Task to carry out - Everything from the line that contains "Considering the image" through the last line of the listing must be copied exactly, with both of those lines included and no others.

Data for this task -
----------

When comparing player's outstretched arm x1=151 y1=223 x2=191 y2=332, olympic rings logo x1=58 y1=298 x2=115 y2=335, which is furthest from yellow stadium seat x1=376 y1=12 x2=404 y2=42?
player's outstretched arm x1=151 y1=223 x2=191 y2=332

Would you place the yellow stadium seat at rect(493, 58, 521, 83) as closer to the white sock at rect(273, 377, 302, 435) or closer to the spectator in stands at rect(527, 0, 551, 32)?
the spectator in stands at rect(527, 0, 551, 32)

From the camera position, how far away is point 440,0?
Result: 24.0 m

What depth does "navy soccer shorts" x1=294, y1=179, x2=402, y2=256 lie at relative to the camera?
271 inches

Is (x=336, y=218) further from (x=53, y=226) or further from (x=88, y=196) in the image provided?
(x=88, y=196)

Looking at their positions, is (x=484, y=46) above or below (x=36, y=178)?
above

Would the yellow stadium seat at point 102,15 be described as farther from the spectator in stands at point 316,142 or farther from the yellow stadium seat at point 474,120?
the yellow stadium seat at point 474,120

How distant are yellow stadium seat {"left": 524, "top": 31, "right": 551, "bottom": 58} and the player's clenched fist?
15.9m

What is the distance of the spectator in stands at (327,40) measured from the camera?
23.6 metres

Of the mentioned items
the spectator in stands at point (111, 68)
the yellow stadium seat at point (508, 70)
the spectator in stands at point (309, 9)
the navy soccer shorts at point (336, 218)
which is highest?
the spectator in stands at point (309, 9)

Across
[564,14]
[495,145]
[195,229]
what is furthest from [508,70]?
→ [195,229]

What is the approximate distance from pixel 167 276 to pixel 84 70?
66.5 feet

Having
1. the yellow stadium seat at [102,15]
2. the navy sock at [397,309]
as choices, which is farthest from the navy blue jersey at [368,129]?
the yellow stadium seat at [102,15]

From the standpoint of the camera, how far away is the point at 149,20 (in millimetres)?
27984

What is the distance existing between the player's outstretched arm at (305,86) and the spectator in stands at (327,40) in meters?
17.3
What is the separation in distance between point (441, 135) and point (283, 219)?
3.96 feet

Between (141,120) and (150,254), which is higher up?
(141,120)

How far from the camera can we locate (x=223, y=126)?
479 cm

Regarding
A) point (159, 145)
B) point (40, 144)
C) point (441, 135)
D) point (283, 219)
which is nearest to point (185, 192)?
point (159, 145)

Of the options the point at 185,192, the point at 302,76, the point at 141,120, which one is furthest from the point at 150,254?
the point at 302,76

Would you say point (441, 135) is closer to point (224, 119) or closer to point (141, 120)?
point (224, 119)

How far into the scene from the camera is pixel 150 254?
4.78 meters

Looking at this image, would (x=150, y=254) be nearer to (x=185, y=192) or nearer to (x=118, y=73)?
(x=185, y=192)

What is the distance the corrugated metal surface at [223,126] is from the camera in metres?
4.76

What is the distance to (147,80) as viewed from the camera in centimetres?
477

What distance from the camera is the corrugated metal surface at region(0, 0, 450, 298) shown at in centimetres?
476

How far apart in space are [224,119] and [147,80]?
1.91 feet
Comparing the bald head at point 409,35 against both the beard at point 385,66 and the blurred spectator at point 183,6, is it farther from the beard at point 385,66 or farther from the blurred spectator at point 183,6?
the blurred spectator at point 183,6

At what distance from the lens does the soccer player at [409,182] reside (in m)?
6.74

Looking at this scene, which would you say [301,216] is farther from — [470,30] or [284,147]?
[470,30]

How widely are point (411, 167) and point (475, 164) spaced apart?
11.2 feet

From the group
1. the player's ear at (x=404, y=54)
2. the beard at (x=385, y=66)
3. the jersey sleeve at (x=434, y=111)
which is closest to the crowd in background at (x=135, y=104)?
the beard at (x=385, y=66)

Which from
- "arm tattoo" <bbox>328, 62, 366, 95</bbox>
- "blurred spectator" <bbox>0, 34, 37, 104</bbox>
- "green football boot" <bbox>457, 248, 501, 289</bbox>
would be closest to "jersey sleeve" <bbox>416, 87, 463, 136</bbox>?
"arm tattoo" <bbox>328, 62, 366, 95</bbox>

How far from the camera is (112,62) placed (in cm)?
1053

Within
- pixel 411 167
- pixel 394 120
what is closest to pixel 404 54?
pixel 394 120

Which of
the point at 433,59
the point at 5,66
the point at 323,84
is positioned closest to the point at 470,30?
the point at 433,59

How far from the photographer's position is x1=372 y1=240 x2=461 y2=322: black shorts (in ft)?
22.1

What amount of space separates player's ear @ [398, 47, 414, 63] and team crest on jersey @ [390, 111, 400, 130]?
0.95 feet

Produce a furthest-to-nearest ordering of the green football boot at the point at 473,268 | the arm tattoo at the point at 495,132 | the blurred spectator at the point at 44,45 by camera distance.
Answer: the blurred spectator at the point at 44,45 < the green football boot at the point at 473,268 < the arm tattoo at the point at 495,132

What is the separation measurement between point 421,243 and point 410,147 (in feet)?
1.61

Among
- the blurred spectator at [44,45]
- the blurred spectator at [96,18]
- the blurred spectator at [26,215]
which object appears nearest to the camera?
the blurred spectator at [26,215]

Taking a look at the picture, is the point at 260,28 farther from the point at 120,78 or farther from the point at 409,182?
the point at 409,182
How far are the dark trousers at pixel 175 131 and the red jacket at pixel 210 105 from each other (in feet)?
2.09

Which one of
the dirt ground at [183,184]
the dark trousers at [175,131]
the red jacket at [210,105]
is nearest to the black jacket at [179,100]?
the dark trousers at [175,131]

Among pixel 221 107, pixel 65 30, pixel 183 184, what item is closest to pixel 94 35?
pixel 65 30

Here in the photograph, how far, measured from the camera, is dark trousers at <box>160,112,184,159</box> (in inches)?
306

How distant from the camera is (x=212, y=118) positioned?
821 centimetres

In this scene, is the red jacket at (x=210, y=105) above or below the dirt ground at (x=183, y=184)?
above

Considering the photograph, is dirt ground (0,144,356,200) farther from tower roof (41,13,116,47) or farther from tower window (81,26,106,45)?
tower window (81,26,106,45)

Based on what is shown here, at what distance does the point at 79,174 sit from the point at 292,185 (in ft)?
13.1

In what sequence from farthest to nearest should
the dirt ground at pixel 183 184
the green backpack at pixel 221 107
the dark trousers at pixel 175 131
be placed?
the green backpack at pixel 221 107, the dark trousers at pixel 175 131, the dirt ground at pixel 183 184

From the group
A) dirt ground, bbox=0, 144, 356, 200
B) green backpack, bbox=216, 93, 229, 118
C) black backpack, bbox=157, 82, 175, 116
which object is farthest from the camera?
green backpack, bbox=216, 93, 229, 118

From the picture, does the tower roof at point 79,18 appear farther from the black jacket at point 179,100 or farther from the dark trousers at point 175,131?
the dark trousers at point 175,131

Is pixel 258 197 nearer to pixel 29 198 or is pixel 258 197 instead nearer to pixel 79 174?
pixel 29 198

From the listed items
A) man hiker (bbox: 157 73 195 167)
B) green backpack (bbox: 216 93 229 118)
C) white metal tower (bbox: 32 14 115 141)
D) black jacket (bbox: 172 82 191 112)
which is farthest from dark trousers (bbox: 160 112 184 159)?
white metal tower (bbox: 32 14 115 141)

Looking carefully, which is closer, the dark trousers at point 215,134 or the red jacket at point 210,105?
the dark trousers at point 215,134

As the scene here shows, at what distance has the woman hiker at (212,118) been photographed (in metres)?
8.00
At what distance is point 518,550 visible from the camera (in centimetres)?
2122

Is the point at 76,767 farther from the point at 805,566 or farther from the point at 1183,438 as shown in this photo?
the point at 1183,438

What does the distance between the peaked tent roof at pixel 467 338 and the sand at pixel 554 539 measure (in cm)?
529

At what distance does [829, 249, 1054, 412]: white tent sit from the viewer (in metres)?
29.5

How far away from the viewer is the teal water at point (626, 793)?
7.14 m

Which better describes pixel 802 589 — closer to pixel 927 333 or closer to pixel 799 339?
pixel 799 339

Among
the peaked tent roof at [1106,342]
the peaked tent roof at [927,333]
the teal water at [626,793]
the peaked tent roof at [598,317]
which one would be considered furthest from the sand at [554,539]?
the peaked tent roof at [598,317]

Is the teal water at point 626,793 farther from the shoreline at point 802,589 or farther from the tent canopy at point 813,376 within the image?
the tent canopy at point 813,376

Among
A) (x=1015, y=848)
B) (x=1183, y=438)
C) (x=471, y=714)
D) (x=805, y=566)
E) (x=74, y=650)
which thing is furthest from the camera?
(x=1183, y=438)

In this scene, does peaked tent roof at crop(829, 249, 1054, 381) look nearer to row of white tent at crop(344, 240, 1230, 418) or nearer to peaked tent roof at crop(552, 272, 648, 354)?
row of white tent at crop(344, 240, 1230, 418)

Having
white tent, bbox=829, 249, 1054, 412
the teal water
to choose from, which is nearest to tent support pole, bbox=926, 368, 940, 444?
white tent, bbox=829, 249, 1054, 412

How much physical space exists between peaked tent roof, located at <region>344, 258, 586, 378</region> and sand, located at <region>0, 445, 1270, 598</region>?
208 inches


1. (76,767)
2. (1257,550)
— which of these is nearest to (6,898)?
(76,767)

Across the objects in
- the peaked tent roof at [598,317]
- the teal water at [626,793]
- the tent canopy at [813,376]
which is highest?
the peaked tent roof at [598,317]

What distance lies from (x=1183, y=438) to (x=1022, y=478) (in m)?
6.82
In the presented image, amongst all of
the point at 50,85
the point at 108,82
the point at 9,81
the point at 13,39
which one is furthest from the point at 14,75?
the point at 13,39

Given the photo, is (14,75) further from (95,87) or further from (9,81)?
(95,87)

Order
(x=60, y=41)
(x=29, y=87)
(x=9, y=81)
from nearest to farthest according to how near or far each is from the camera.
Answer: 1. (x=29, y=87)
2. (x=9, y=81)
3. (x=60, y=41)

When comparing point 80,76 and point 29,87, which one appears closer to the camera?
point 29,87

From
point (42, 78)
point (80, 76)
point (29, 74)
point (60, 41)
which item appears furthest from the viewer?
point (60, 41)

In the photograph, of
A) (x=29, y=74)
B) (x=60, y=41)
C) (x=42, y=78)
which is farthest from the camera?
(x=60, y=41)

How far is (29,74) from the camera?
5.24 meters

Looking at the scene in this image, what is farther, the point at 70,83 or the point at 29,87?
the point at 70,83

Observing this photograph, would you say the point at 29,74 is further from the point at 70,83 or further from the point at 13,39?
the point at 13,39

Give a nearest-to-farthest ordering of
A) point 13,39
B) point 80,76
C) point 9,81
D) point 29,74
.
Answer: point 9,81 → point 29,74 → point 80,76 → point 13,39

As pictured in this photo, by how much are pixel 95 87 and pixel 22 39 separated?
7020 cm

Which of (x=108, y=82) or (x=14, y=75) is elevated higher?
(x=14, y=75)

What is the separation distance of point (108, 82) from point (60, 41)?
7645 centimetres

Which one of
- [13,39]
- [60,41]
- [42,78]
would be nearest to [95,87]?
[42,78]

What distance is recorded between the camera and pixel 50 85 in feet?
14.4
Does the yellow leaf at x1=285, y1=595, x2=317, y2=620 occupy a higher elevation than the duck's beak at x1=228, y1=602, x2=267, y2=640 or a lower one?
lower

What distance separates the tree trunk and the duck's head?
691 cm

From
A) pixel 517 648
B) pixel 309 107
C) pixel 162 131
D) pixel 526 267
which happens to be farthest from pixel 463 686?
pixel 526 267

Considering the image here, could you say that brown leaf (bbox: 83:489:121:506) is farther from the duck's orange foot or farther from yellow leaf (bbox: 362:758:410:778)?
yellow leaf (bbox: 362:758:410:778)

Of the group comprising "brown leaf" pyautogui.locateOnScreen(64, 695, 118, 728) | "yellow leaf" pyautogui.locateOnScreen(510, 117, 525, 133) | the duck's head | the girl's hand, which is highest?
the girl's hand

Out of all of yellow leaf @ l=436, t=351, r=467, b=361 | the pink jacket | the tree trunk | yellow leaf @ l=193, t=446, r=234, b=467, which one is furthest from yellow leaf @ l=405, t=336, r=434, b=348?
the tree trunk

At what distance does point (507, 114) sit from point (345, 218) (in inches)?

----------

Reply -
Considering the image here, could you say that brown leaf (bbox: 83:489:121:506) is farther from the duck's orange foot or farther from yellow leaf (bbox: 362:758:410:778)?
yellow leaf (bbox: 362:758:410:778)

Of the group comprising "brown leaf" pyautogui.locateOnScreen(64, 695, 118, 728) | "yellow leaf" pyautogui.locateOnScreen(510, 117, 525, 133) | the duck's head | the girl's hand, which is highest?
the girl's hand

Out of all of yellow leaf @ l=436, t=351, r=467, b=361 | the pink jacket | the tree trunk | yellow leaf @ l=193, t=446, r=234, b=467, which one is furthest from yellow leaf @ l=405, t=336, r=434, b=348?
the tree trunk

At what distance does point (507, 114) sit from point (345, 218) (in inches)?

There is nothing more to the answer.